I reckon something like this would be good for every project out there: https://www.archunit.org/getting-started
They expand a bit more on the reasoning behind it: https://www.archunit.org/motivation
(I also wrote a simple linter for architecture/code checks that aren't well encapsulated by ones that just focus on individual files, that uses Go + goja to write rules in ECMAScript and parallelize the read only ones and also allow ones that change files as necessary, in addition to something like Ruff / Oxlint / Oxfmt / whatever is present in each stack; though it's is still in development and not as good of a focused example as ArchUnit is)
If we write software specification docs, bother describing how it evolves with ADRs, enforce code style automatically and require certain test coverage automatically (or at least should), why couldn't we go a step further, formalize those specs and ensure that any new code is also up to snuff? I don't think that's any more of a job for an LLM, than telling it how it should format code is. Also, I'm in the camp that believes that at least many of your ORM mappings and similar stuff should be the output of codegen, since you've already gone through the trouble of describing the schema/migrations to get there.
I don't think this would be only good for LLMs, though - I've seen projects that have like 3 different audit systems built in, not because of some fancy business requirement, but rather cause the devs either didn't know about the previous one(s) or just didn't feel like following what should have been the pre-established conventions, even when there were docs in place (nobody read those).
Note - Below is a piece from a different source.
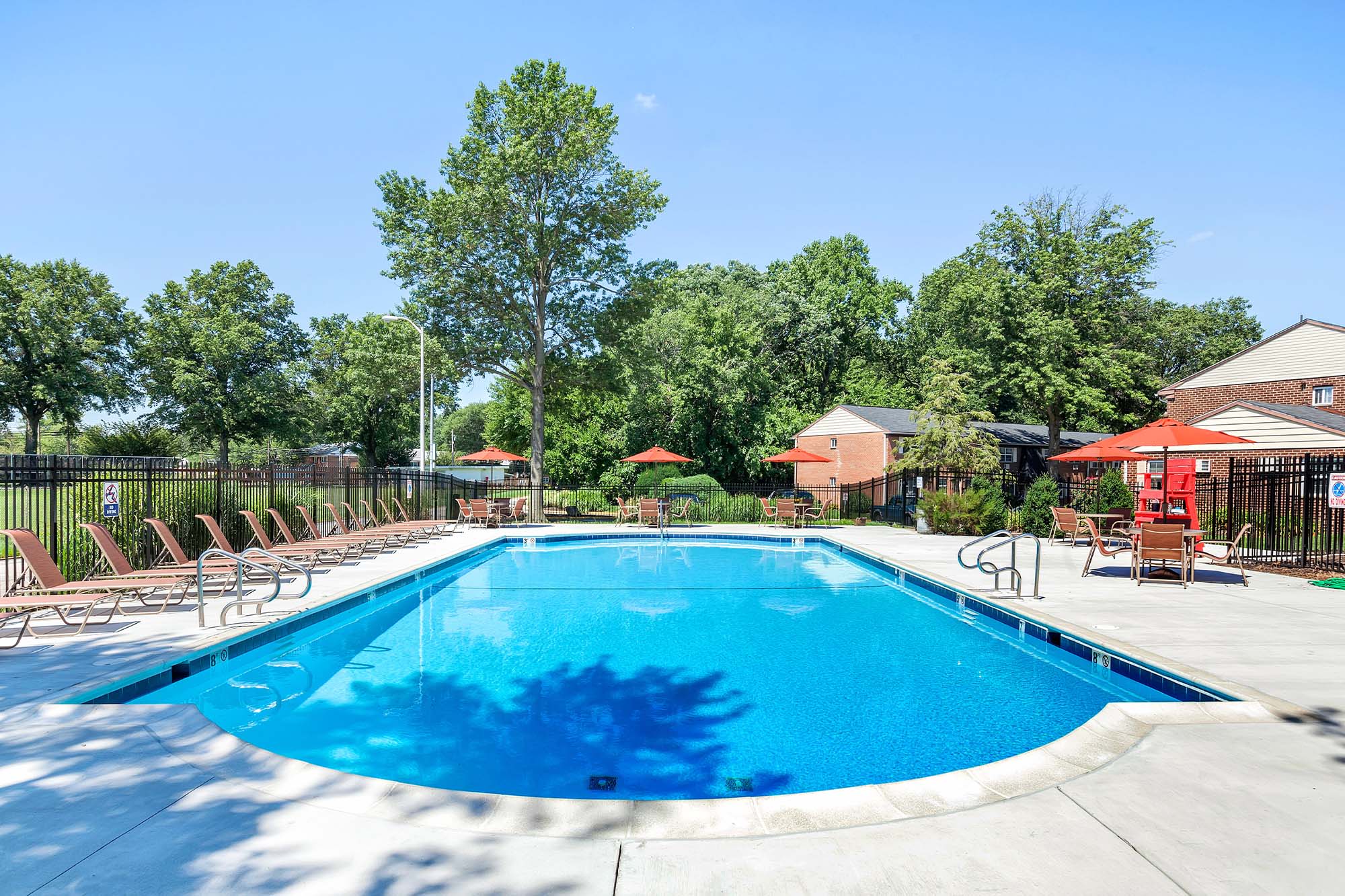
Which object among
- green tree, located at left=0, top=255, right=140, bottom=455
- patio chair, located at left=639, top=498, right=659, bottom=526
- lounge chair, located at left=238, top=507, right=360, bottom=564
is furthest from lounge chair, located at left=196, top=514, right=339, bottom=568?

I have exactly the inverse findings on my end. The bigger and more legacy the codebase, the more accurate the patches become.
The harness itself seems to be the most important part. I use a recursive loop that primes the root context based on the user prompt each time. My agent will often make over 100 tool calls to sql and git before it finally decides to apply a patch. If I was greenfield, there would be nothing to query or constrain against.
I usually find I can achieve 90% of the outcome I'm trying to achieve. I use sonnet for planning, qwen for coding, sonnet for review.
LLMs write working code, but have trouble following the script. They are slot machines of code. Human oversight is under pressure to deliver faster but code takes time to comprehend and analyze. Also in LLM coding, we end up with lots of natural language based spec files to manage and code we don't have an intuitive feel for unless we commit to the rigor of deep code review..(which no human really does anyway)
gpt 5.2 is the strongest model they tested, a nearly 6 month old model.
Traditional research can not keep up.